This file provides a start guide to use [SPINEPS](https://github.com/Hendrik-code/spineps) for vertebral labeling.

SPINEPS is an automatic method for vertebral labeling of the spine on T1w and T2w MRI scans. Because SPINEPS is not doing labeling of the different vertebrae and discs, the label provided by the segmentations and the discs labels will not be accurate if the first vertebrae C2 does not appear in the image.

## Installation

### Discs labeling installation

1. First, create a conda environment with python 3.11.

```bash
conda create --name spineps python=3.11
conda activate spineps
conda install pip
```

2. Clone this repository
```bash
git clone [email protected]:ivadomed/utilities.git
```

3. Run this command or add it directly to your `.bashrc` or `.zshrc` (generally at the root of your home folder)
```bash
export IVADOMED_UTILITIES_REPO=<PATH-to-UTILITIES>
```

> You can also run `export IVADOMED_UTILITIES_REPO="$(pwd)/utilities"` after the last step

### SPINEPS installation

Then, you need to install [SPINEPS](https://github.com/Hendrik-code/spineps) in the same virtual environment.

> **Note**
> For this step you can also follow the official installation [here](https://github.com/Hendrik-code/spineps#installation-ubuntu)
> **Note**
> SPINEPS only works with GPU currently.

1. Install the correct version of [pytorch](https://pytorch.org/get-started/locally/) in you environment.

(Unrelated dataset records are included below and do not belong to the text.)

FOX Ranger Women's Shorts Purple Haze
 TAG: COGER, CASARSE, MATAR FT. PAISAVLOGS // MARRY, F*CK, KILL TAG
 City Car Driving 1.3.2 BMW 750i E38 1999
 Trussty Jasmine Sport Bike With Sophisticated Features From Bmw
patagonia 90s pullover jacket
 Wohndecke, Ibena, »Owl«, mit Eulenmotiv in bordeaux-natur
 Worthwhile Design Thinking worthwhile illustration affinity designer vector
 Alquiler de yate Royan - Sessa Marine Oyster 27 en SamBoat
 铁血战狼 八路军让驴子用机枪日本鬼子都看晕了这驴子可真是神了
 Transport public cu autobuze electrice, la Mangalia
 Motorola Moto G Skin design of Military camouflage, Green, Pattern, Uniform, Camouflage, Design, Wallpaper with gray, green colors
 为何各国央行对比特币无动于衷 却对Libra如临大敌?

2. Confirm that your pytorch package is working! Try calling these command:
```bash
nvidia-smi
```
This should show the usage of your GPUs return `True`.
```bash
python -c "import torch; print(torch.cuda.is_available())"
```
This should return `True`.

3. Clone spineps and install it:
> Note: You can also clone using the http adress: https://github.com/Hendrik-code/spineps.git
```bash
git clone [email protected]:Hendrik-code/spineps.git
cd spineps
pip install -e .
```

4. Dowload spineps' first weights [Inst_Vertebra_3.0.zip](https://syncandshare.lrz.de/dl/fi16bYYmqpwPQZRGd1M4G6/Inst_Vertebra_3.0.zip)

5. Then download for:
- T2w labeling [T2w_Segmentor_2.0.zip](https://syncandshare.lrz.de/dl/fi16bYYmqpwPQZRGd1M4G6/T2w_Segmentor_2.0.zip)
- T1w labeling [T1w_Segmentor.zip](https://syncandshare.lrz.de/dl/fi16bYYmqpwPQZRGd1M4G6/T1w_Segmentor.zip)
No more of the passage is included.